There were three credited writers on the original Zoolander: Drake Sather, John Hamburg, and director and star Ben Stiller. But like so many Hollywood movies, the credited writers aren’t necessarily all the men and women who wrote stuff for the movie. In fact, Anchorman and Step Brothers creator Adam McKay actually worked on Zoolander, contributing some of the most important stuff to the screenplay — along with a joke that was basically too amazing to exist.

/Film has the story, from an interview with McKay about his superb new film The Big Short. As McKay tells it, he was the one who came up with Zoolander’s second look, “Magnum,” the one he spends the entire movie perfecting (and, in a great gag, turns out to look exactly like his old look, “Blue Steel”). That idea made it from McKay’s draft all the way to the finished product. But McKay originally envisioned a different payoff to the Magnum concept. McKay takes it from here:

In the end, I thought there should be a train coming at him, and there should be a big buildup of music, and he should unveil Magnum. Then, the train should just hit him, and he should die. The movie should end with people going, “Why do you think a look would stop a train?” And he’d say, “But…it’s such a great look.’ That would’ve been the ending of the movie [Laughs].

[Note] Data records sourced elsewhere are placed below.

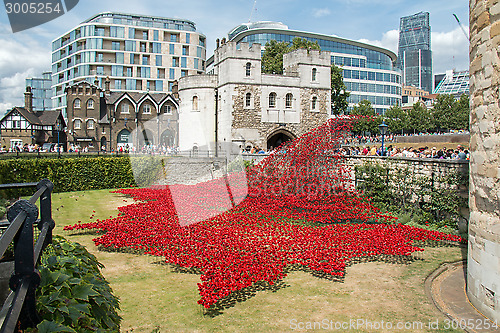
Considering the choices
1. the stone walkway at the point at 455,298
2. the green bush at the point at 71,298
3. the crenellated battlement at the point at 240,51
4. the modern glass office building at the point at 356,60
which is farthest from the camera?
the modern glass office building at the point at 356,60

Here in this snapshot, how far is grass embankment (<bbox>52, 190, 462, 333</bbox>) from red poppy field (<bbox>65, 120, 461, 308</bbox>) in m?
0.35

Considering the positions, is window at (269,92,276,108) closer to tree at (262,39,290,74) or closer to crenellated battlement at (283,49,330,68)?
crenellated battlement at (283,49,330,68)

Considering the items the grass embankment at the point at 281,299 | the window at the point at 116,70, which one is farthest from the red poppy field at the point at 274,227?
the window at the point at 116,70

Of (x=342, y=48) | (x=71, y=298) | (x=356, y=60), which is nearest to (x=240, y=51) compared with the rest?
(x=71, y=298)

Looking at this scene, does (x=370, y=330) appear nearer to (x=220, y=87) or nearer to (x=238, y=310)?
(x=238, y=310)

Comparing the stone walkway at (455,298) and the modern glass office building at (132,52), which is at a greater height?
the modern glass office building at (132,52)

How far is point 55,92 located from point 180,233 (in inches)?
3135

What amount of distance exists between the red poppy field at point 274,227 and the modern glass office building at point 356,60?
6777 cm

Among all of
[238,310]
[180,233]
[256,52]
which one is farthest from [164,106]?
[238,310]

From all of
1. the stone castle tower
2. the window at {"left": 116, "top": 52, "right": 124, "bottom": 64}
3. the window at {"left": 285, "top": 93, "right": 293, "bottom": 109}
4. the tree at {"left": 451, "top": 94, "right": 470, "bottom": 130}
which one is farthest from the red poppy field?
the window at {"left": 116, "top": 52, "right": 124, "bottom": 64}

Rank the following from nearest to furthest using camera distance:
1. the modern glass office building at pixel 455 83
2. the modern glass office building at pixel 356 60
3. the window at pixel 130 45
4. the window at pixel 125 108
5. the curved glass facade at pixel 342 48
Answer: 1. the window at pixel 125 108
2. the window at pixel 130 45
3. the curved glass facade at pixel 342 48
4. the modern glass office building at pixel 356 60
5. the modern glass office building at pixel 455 83

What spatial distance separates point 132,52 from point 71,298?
74.7 m

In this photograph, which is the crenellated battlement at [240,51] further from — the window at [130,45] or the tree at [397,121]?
the window at [130,45]

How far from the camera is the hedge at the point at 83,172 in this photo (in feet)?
65.0
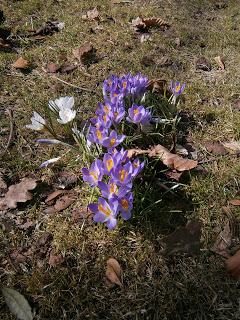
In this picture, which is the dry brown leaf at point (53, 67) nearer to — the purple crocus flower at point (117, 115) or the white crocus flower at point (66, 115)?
the white crocus flower at point (66, 115)

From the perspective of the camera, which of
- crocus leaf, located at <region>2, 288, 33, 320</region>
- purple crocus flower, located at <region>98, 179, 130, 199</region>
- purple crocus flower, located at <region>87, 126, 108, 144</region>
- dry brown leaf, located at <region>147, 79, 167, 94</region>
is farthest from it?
dry brown leaf, located at <region>147, 79, 167, 94</region>

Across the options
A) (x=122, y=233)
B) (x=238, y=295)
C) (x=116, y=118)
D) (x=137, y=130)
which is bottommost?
(x=238, y=295)

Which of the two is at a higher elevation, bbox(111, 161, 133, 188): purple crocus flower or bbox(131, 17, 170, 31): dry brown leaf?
bbox(111, 161, 133, 188): purple crocus flower

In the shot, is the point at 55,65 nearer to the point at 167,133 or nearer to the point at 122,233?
the point at 167,133

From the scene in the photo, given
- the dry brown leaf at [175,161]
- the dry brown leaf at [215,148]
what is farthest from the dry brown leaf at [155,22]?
the dry brown leaf at [175,161]

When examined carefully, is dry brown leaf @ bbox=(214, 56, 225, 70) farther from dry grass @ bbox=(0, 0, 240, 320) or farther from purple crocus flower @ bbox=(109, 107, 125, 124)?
purple crocus flower @ bbox=(109, 107, 125, 124)

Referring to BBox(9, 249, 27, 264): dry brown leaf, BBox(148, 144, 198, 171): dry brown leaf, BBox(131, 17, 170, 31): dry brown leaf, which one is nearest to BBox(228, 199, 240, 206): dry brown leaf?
BBox(148, 144, 198, 171): dry brown leaf

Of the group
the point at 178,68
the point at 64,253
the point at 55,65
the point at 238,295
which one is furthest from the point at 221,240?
the point at 55,65

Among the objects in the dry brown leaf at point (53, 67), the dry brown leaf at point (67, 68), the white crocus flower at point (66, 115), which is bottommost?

Not shockingly, producers were less than enamored with the idea of killing off Zoolander; they had plans to turn him into his own franchise — plans that are finally coming true next year with the long-awaited release of Zoolander 2So all in all, it’s good Adam McKay wasn’t allowed to run Derek Zoolander over with a train. But it would have been mighty funny if he had. Zoolander 2 opens on February 12; Adam McKay’s The Big Short debuts on December 11.